> Consigna A
Contesta estas preguntas a partir del texto sobre Gombrowicz:
(i) ¿Cuánto vale la casa como mínimo, según L.?
(ii) ¿Qué fue lo primero que hizo Gombrowicz al enterarse de que había ganado el Premio Internacional de Literatura?
(iii) ¿Cómo se llama la mulatona de los recuerdos sombríos?
> Consigna B
Por favor, retoma el texto sobre Gombrowicz a partir de su última oración y continúalo.

> Fragmento proporcionado
──────────────────────────────

WITOLD GOMBROWICZ Y LA BASTARDÍA



“Pienso y pienso... ya llevo tres semanas pensando... ¡y no entiendo nada! ¡No entiendo nada! Finalmente ha venido L., la ha examinado detenidamente y dice lo mismo, ¡que al menos vale ciento cincuenta mil dólares! ¡Al menos! Situada en un pinar, seco, crujiente bajo las suelas de los zapatos, como sacado de Polonia, con un regio panorama de montañas, con una vista principescas a una sucesión de castillos (...)”
“St. Paul, Cagnes, Villenueve, como surgidos de las luminosas aguas del mar. Un bello recibidor de roble en la planta baja y tres grandes habitaciones en fila. En la primera planta, otras dos habitaciones con un espacioso baño común. Unas terrazas sólidas y... ¿Por qué sólo quiere cuarenta y cinco mil (pero en efectivo)? ¿Se ha vuelto loco? Ese ricachón ignoto... ¿quién es? ¿Será un lector mío? ¿Será este precio únicamente para mí? (...)”

“El abogado dice: éstas son las disposiciones que me han dado??? No puedo pensar nada más. En todo caso veinte mil también me irían bien... ¿Comprar? He comprado”. Cuando Gombrowicz se enteró de que había ganado el Premio Internacional de Literatura lo primero que atinó a hacer fue a preparar una lista de sus enemigos literarios, regocijándose de antemano con la amargura desesperante que les iba a producir.
Ya con el premio en la mano escribe el diario del hijo ilegítimo para mortificar a sus enemigos polacos de Londres. En este diario relata cómo después de algunas dudas se había comprado una casa con los veinte mil dólares del Premio Formentor, y cómo la empieza a decorar con cuadros, tapices y muebles del gusto más refinado. Una carta que le llega de la Argentina le anuncia que Henryk quiere aparecer por la casa para darle una sorpresa.

Entonces se le despiertan unos recuerdos sombríos sobre una mulatona llamada Rosa, y la alegría que le había aparecido con la mudanza se le esfuma. La oscura mulatona era como las algas en el fondo del agua, una cosa negruzca que se distingue mal. En el lugar comienzan las habladurías, chismean que el señor Gombrowicz espera la llegada de alguien de la familia.

──────────────────────────────

> Datos

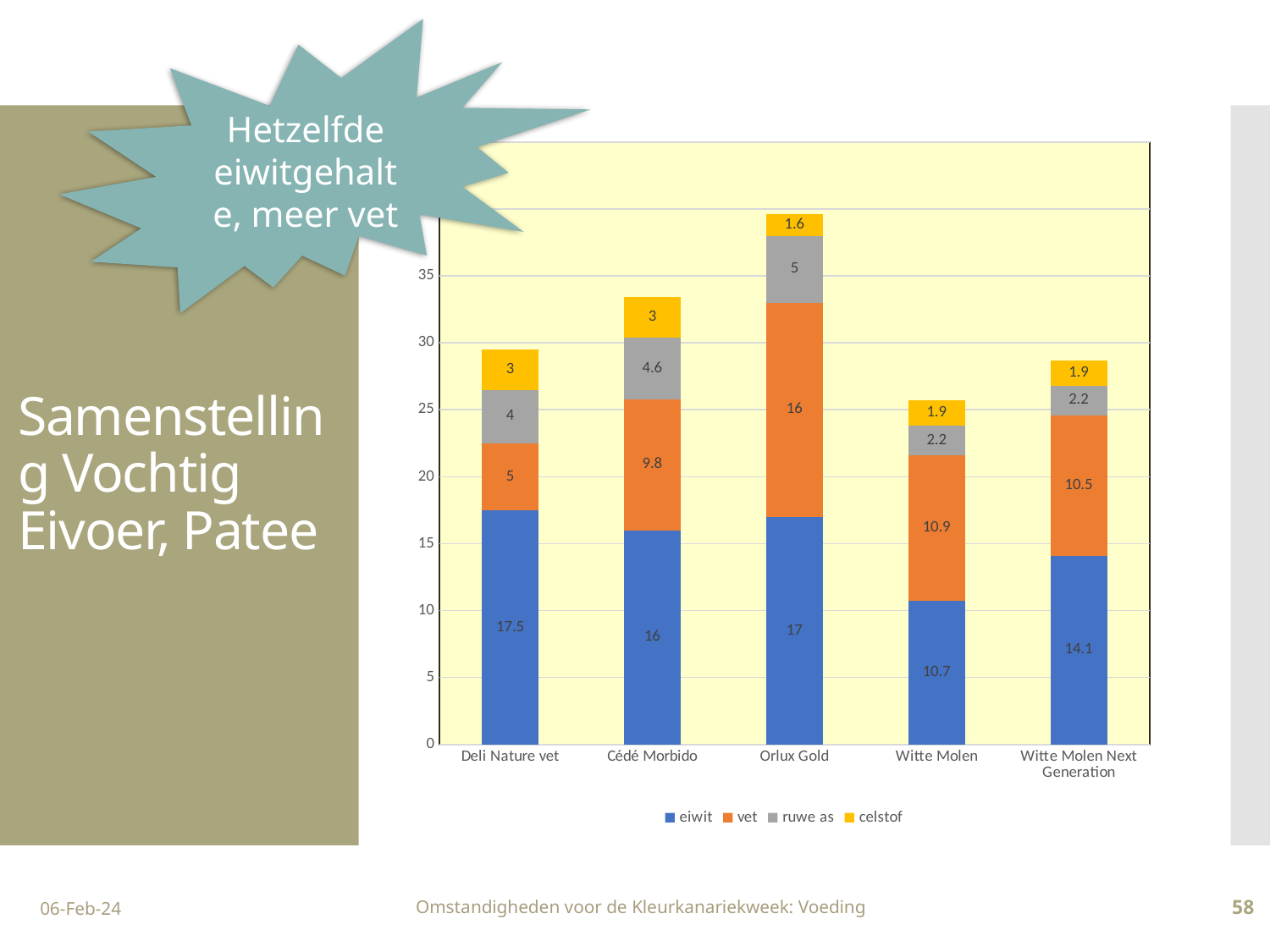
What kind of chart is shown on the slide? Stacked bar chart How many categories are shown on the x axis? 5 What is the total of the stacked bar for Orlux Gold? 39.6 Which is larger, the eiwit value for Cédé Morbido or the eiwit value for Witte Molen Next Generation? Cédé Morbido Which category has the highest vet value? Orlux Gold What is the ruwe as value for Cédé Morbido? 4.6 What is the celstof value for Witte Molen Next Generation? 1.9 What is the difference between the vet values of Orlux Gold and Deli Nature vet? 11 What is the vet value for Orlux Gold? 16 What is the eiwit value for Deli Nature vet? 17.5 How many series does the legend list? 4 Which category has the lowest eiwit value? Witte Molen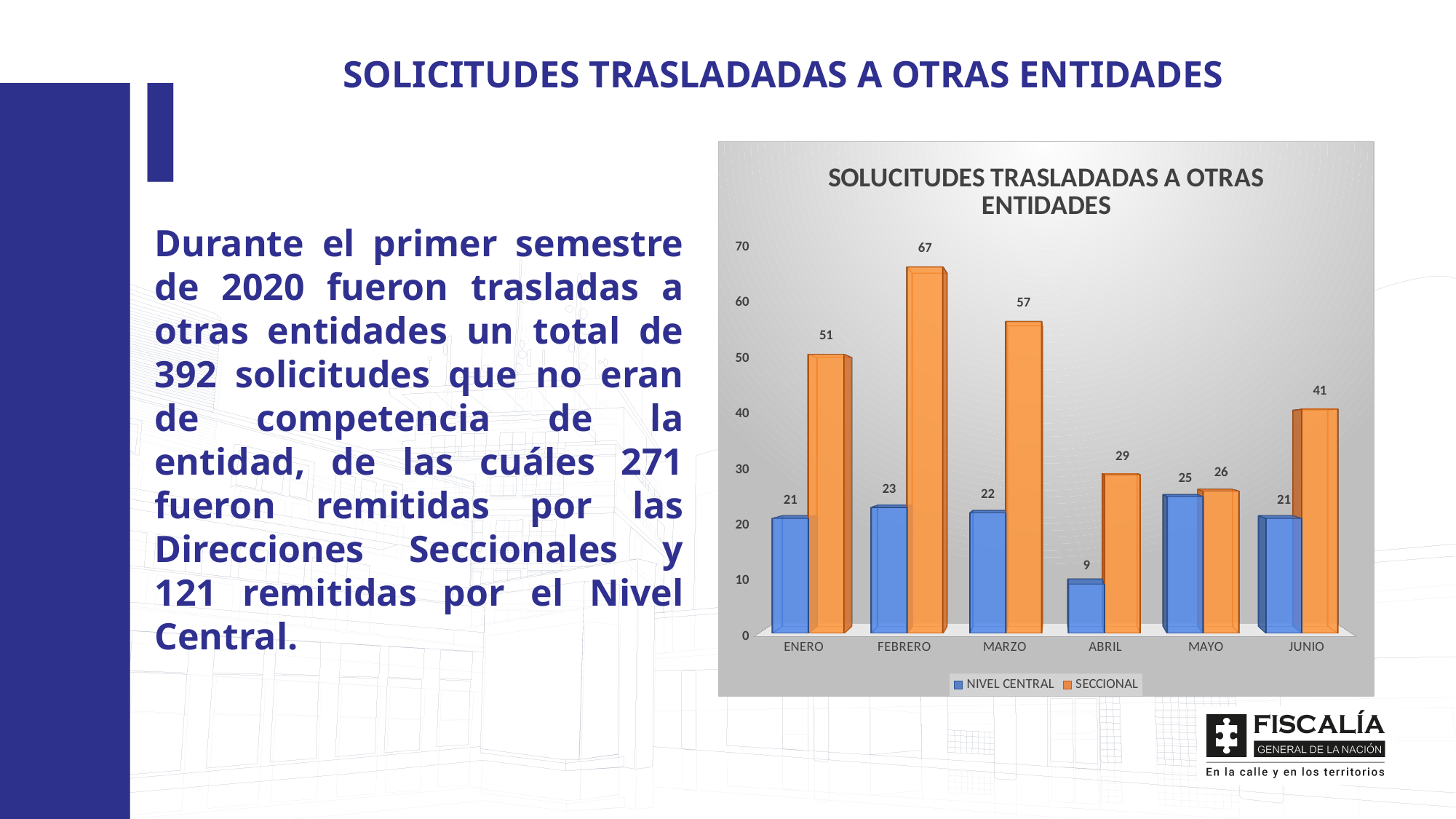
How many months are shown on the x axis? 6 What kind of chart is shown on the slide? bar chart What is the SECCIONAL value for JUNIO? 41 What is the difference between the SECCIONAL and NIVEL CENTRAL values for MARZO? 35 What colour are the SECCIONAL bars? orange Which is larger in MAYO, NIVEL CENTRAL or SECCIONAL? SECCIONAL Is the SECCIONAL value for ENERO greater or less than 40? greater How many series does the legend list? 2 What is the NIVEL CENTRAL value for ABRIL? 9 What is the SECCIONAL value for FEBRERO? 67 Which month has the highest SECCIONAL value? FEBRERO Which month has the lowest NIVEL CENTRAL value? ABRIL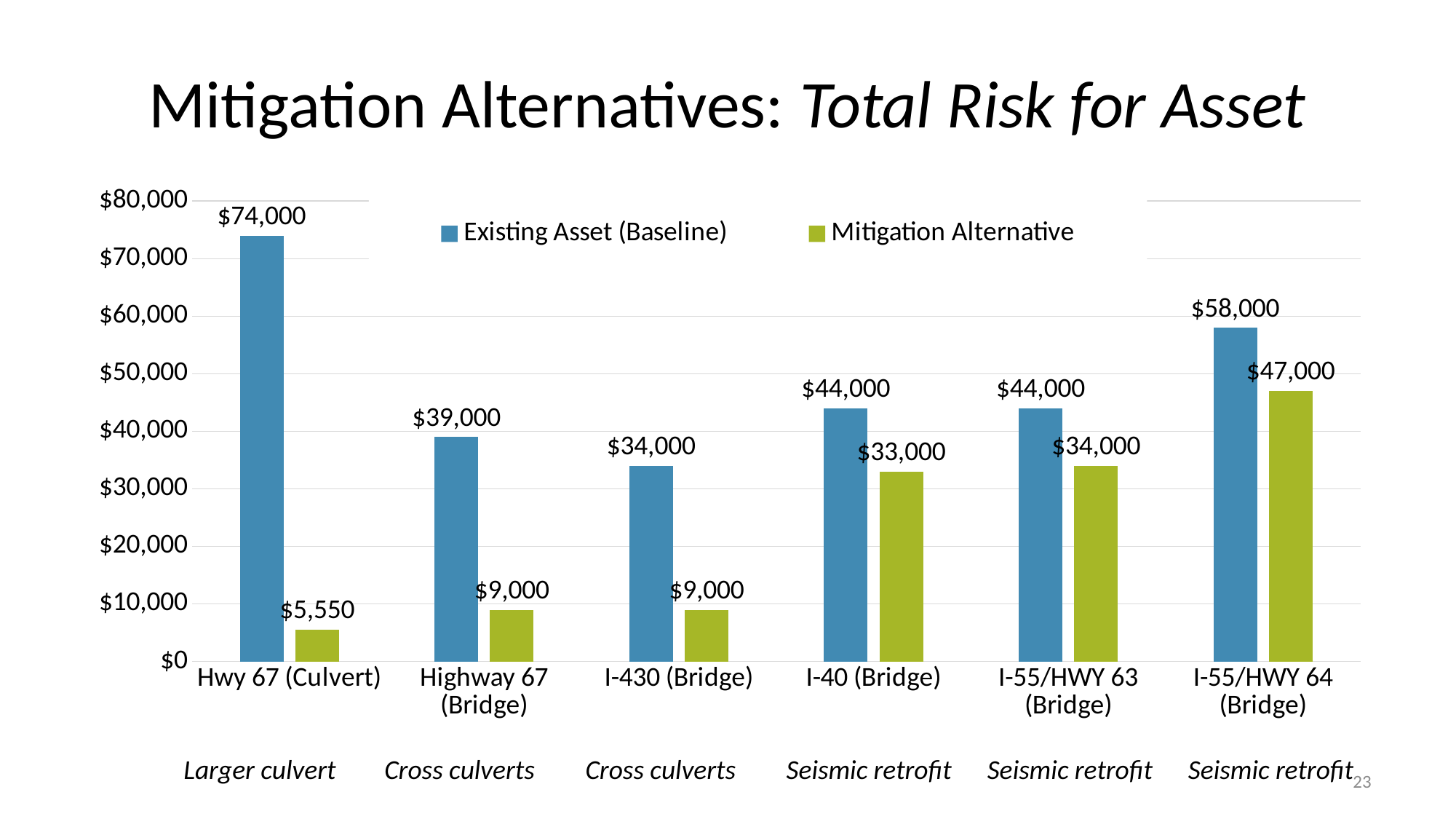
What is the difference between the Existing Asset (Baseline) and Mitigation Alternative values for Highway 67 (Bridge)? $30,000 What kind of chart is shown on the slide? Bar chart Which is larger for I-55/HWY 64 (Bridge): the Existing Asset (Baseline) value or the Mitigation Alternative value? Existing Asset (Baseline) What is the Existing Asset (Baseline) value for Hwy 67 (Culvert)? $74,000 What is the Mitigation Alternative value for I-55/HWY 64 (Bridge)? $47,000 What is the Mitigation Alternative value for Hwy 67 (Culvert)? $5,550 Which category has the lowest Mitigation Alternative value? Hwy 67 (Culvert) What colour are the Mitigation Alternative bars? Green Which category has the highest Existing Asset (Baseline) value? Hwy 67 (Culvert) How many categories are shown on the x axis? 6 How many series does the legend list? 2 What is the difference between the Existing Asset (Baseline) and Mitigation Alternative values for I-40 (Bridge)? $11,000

──────────────────────────────

> Respuesta A
(i) Ciento cincuenta mil dólares.
(ii) Preparó una lista de sus enemigos literarios.
(iii) Rosa.

> Respuesta B
Tener un hijo era una idea que no había tenido en toda su vida, pero le importaba poco que fuera legítimo o ilegítimo, su desarrollo espiritual y su evolución intelectual lo ponían fuera de la órbita de ese dilema. Sin embargo, el hecho de que un semimulato se le acercara con su tierno papi... ¿estará bien de salud? Tenía miedo de la visita porque Henryk podía chantajearlo.

Un hijo suyo concebido con una mulatona indefinida y oscura, en una noche de hotel que se abismó en las tinieblas del olvido. De una fealdad negra y ominosa le surge un hijo ilegítimo que quizás no esté bautizado ni tenga partida de nacimiento. Una negrura tenebrosa, tropical y hotelera desbordante de ilegitimidad se le anuncia amenazante desde la lejana Argentina.
Al comienzo de las páginas de este diario, en el que relata episodios completamente falsos, nos dice que la casa estaba tasada en ciento cincuenta mil dólares, pero que el dueño sólo le pedía cuarenta y cinco mil en la mano, posiblemente porque se trataba de un admirador ricachón. Y el final de este diario es una obra maestra con la que tortura sin piedad a sus enemigos polacos londinenses.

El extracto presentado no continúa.